To save an AI that has made a mistake, you cannot just rely on beatings and scoldings.
Many studies have found that AI is so ashamed that it has learned to discriminate against people.
How can this be done?
Recently, a study by Tsinghua & Fudan gave suggestions for this:
If you want to drag AI back from the road of sexism, a scolding will not be effective. .
The best way is to understand why the child is like this, and then prescribe the right medicine to reason with him.
Because if you just teach without being reasonable and correct violently, the AI will be frightened and stupid (performance will decrease)!
Oh mai Karma, it is difficult to raise a four-legged gold-eating beast. Is it so difficult to raise a (xun) cyber child?
Let’s take a look at what suggestions this group of AI “nurses and dads” put forward for training children.
To be honest, AI can reduce gender discrimination
Before this time, it was not that no one was grabbing the ears of AI that had fallen behind, trying to get rid of the bad habit of favoring boys over girls.
However, most current debiasing methods will degrade the performance of the model on other tasks.
For example, if you let AI weaken gender discrimination, it will produce this annoying result:
It will either not be able to tell whether the gender of "dad" is male or female, or it will make grammatical errors. Error, forgetting to give the verb s that follows the third person.
What’s even more annoying is that this degradation mechanism has not yet been studied clearly.
Otherwise, we should simply abandon models with obvious gender bias——
In 2018, Amazon noticed that the model used to automatically screen resumes discriminated against female job seekers, so it removed this system Hidden in snow.
Otherwise, you will have to endure the performance degradation.
Does it mean that if you want AI to no longer be a mistake AI or a problem AI, then AI will definitely lose its mind?
Tsinghua & Fudan research said no to this.
Their research area is pre-trained language models.
This is because it shows magical power in various NLP tasks and has many practical scenarios.
It’s not a good idea when gender bias is used in social work such as online advertising, automated resume screening systems, and education.
The research proposes a theoretical framework for the origin of AI gender bias, a causal framework, which is used to explain how data imbalance leads to gender bias in the model during the pre-training process.
They define the gender bias of the pre-trained model when performing a specific prediction task as follows:
Among them, M is the model, and Y is to use M For the predicted word, B is the degree of gender bias of M.
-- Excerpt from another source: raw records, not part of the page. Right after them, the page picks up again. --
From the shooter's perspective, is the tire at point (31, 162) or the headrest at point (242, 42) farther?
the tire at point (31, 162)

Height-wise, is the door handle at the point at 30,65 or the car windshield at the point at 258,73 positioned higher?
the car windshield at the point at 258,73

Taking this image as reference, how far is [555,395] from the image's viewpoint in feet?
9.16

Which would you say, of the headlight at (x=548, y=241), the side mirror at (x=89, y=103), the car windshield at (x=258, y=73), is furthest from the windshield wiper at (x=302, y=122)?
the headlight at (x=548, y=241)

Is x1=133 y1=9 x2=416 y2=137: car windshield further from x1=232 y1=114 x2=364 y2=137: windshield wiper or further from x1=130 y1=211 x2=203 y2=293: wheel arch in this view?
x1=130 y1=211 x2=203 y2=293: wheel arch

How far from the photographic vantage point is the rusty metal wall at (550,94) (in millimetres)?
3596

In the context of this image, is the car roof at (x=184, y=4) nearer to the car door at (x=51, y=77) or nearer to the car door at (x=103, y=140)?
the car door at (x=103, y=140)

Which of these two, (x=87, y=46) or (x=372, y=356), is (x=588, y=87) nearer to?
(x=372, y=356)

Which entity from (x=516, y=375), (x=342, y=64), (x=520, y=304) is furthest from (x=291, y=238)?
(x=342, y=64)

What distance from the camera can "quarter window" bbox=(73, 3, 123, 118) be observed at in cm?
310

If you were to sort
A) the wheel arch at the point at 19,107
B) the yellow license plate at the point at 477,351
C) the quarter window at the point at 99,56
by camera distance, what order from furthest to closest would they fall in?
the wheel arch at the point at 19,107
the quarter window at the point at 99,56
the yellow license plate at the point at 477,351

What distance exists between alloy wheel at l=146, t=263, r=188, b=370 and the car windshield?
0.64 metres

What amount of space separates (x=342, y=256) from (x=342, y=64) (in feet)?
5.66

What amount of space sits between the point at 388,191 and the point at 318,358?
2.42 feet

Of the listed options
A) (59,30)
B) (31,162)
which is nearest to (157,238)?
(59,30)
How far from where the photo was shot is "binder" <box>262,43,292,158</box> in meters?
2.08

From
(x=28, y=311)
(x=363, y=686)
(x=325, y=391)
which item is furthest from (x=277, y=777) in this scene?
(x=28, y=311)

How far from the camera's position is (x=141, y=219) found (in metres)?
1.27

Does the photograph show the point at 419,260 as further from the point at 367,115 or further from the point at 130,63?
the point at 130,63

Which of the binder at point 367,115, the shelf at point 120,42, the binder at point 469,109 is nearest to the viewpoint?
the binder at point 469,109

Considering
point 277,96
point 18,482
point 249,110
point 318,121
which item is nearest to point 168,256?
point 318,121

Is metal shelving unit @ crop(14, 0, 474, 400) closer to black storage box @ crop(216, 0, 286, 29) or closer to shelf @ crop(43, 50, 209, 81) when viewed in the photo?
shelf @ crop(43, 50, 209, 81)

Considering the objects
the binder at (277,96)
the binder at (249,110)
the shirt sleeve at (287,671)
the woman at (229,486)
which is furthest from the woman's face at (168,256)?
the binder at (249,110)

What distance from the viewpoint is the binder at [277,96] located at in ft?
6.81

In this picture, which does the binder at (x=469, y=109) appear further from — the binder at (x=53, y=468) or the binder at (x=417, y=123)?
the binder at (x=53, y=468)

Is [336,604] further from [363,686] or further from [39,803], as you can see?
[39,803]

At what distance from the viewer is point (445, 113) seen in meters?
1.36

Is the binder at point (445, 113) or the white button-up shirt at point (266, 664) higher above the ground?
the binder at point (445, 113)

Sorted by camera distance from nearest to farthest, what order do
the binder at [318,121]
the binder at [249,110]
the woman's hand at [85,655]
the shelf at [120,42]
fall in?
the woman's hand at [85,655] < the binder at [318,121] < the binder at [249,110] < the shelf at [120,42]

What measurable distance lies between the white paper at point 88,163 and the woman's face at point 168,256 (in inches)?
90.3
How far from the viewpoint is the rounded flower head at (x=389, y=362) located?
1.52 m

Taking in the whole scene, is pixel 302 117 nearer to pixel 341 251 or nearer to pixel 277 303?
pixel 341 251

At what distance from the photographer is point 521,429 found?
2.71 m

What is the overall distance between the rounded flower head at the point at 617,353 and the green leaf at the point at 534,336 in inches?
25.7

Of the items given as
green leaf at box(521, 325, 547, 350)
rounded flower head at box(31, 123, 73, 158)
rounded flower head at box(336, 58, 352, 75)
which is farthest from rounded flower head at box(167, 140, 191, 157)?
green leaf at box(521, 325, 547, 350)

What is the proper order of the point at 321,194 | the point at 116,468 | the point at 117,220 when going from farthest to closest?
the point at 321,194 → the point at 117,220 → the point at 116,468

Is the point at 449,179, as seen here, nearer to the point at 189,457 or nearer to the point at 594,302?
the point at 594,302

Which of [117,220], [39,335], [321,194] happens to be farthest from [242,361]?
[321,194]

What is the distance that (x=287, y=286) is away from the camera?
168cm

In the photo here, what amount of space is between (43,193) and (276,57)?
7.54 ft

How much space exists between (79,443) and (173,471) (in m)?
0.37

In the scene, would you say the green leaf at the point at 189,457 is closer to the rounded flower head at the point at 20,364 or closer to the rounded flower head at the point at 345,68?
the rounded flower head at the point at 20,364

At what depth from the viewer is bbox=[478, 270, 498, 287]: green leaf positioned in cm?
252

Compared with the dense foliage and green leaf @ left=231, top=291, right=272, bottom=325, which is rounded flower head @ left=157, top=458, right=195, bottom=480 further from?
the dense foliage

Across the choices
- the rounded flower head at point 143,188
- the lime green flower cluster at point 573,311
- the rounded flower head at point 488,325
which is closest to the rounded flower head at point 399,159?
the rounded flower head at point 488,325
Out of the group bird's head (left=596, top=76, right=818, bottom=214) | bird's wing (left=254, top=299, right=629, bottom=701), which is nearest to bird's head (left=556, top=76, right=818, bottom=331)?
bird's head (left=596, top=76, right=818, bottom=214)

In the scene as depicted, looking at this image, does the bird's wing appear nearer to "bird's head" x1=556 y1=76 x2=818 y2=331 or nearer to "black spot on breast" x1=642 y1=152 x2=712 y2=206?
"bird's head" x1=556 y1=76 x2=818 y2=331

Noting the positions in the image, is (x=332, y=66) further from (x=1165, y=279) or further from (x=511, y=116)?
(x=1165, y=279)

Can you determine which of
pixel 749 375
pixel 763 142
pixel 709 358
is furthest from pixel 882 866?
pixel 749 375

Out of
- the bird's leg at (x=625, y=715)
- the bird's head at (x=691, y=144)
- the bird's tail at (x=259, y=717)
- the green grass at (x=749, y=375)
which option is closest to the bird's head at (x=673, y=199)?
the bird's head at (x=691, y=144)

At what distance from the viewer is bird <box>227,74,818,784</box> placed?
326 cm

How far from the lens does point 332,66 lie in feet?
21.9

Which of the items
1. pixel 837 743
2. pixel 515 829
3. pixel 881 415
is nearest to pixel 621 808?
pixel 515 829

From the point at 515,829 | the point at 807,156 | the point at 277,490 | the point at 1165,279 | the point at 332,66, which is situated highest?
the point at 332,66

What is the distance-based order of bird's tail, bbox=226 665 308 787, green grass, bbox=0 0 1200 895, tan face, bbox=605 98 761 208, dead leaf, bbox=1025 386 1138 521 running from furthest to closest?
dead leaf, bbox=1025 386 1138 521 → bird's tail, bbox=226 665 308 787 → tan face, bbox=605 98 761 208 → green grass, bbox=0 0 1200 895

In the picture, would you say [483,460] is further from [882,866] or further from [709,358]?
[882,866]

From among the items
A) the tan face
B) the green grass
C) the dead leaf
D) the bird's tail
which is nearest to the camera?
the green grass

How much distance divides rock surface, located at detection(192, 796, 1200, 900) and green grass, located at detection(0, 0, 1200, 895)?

Y0|W is the ground truth, the probability of being a male-related word or a female-related word is one-half, Y|W is the prediction of M.
If M's predicted Y is unbalanced and distributed between genders, then model M has gender bias when predicting Y0 based on w.
During the pre-training process, the optimization algorithm will determine the parameters in the embedding part and K based on the pre-training data D.
Therefore, data imbalance D misleads the model into incorrect parameters.
For example, if the word "doctor" in the training data is more often associated with male vocabulary, the model will take it for granted that "doctor" is associated with "male gender".
Have you seen this triangle? Let’s use it to explain why the current method of correcting AI will make it stupid.
When applying the pre-trained model to predict Y based on W, the model first converts W into extracted X, and then determines the mean of Y based on X and K.
Due to misleading parameters in the dive part, W was converted to an incorrect X, and K was also incorrect.
After one operation, the wrong X and the wrong K together lead to an error in Y.
These errors, and their interaction, lead to gender bias through three potential mechanisms.
In other words, at this point, gender bias has arisen.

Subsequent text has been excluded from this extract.